The film premiered at the 2015 Chicago Latino Film Festival. The film was later released in Mexico on 1 January 2016 and received mixed reviews from critics.

It was followed by two sequels. Grandma's Wedding, was released in 2019 and opened to mixed reviews. The third film, Grandma's Last Wishes, was released in 2020.

== Synopsis ==
A dysfunctional family travels all the way to Cuernavaca to celebrate Grandma's birthday.

They include a father, Francisco, and his four adult children, Daniel, Sebastian, Ana and Diana.

Ana has recently lost her job and had a one-night stand with a young man named Juan Pablo and (despite knowing him for only one day previously) decides to take him to meet the family.

Diana has had a long-lasting stable marriage with Gerardo but has been unable to get pregnant. Grandma has not taken a liking to him even when he sends her many gifts and cooks nice meals for her.

Daniel's girlfriend Andrea was secretly kissing his brother Sebastian which made Sebastian's then-fiancée break up with him. Grandma thinks Sebastian is gay.

All of these people arrive at the house, but all hell breaks loose when Francisco shows up with his new girlfriend, Natalia.

Sebastian is writing a book where the main character mirrors his own real-life situation (falling in love with his brother's girlfriend) which angers Ana when she finds the manuscript.

Grandma chokes on a peanut and Juan Pablo saves her using a Heimlich manuever, gaining her respect and admiration. Daniel is injured during a basketball game and given massages by Natalia.

Natalia takes a pregnancy test and finds it is positive. She announces it at the family dinner, and it is met with surprise since Francisco is already 55 years old. Sebastian rekindles his relationship with Andrea, but one member of the family sees them every time they kiss.

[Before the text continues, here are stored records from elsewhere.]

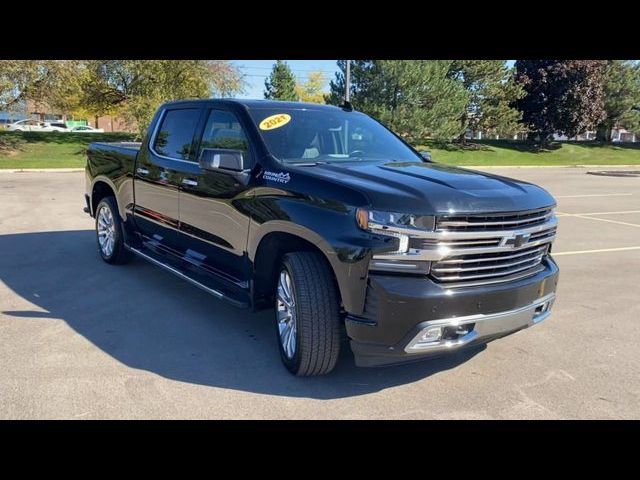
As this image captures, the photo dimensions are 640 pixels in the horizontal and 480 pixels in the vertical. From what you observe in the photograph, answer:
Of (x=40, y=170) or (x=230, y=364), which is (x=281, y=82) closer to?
(x=40, y=170)

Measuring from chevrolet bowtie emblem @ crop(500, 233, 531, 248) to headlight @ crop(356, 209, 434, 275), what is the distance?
1.87 feet

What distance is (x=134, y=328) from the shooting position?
4641mm

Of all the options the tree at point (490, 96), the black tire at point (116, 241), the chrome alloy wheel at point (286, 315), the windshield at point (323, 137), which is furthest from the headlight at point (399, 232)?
the tree at point (490, 96)

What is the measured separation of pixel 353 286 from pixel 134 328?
232 centimetres

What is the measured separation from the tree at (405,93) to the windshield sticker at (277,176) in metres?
26.5

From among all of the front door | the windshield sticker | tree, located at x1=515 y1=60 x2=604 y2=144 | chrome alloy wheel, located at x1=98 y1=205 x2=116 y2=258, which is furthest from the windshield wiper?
tree, located at x1=515 y1=60 x2=604 y2=144

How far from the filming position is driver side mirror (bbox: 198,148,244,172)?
400 cm

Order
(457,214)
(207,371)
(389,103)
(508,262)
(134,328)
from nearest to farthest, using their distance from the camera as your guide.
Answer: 1. (457,214)
2. (508,262)
3. (207,371)
4. (134,328)
5. (389,103)

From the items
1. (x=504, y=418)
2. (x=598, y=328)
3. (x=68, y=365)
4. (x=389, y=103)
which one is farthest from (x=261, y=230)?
(x=389, y=103)

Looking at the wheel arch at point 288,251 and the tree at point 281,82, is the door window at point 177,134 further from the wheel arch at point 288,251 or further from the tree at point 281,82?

His father learns about what has been happening between them and talks about how it relates to his own past. He took part in many extra-marital affairs, until he met Natalia who convinced him to quit drinking, convert to Christianity and learn how to cook.

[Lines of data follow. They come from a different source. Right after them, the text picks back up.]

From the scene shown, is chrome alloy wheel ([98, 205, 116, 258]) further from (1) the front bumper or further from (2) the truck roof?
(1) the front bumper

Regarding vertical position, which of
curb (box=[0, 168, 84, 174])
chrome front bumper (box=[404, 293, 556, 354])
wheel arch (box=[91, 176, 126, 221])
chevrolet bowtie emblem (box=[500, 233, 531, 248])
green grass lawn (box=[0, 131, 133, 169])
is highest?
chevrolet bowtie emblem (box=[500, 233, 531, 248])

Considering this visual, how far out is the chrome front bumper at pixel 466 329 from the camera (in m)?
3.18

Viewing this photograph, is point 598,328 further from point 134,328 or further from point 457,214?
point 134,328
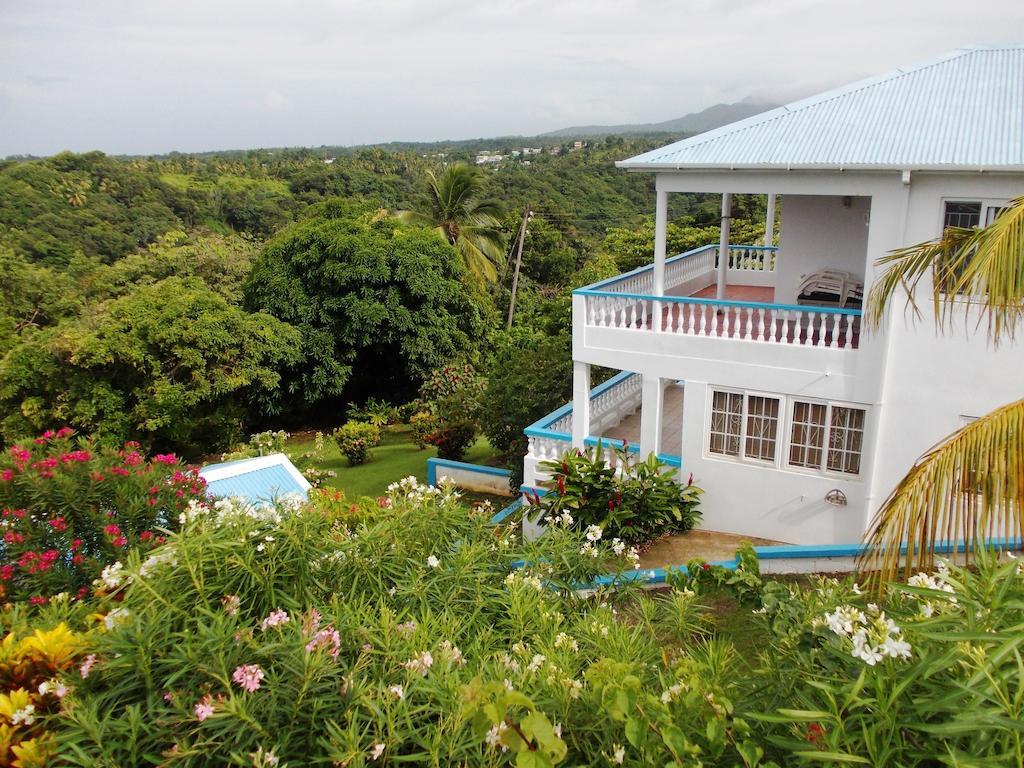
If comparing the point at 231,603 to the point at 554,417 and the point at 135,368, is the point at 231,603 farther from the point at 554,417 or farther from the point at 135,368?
the point at 135,368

Francisco gets drunk and the four children drag him to bed. In his confusion, he reveals Sebastian's relationship to Daniel, causing the two to get into a fight.

During all of this commotion, no one is watching over Grandma, which allows Julio, the gardener, to seduce her.

The next morning, Grandma is surprisingly more open to Gerardo, Francisco is sober and apologizes for mistreating his kids, and the family sits together. Francisco proposes to Natalia and she accepts. The family leaves, having reconciled with each other. Ana and Juan Pablo decide to take a detour and go on a longer vacation to get to know each other.

In a post-credits scene, Grandma reveals she is going to marry Julio, setting up the plot of the sequel.

== Cast ==
- Susana Alexander as Abuela
- José Carlos Rodriguez as Francisco
- Cesar Giraldo as Julio
- Luis Arrieta as Daniel
- Luis Ernesto Franco as Sebastián
- Antonio Gaona as Juan Pablo
- Martha Claudia Moreno as Natalia
- Paola Núñez as Andrea
- Renata Notni as Julieta
- Marimar Vega as Ana
- Tiaré Scanda as Diana
- Macaria as Aurora
- Rodrigo Murray as Gerardo
- Elba Jimézez as Gema Rubí

==Release==
It was also streamed on Netflix on 20 December 2016 but was later removed by the platform in December 2017.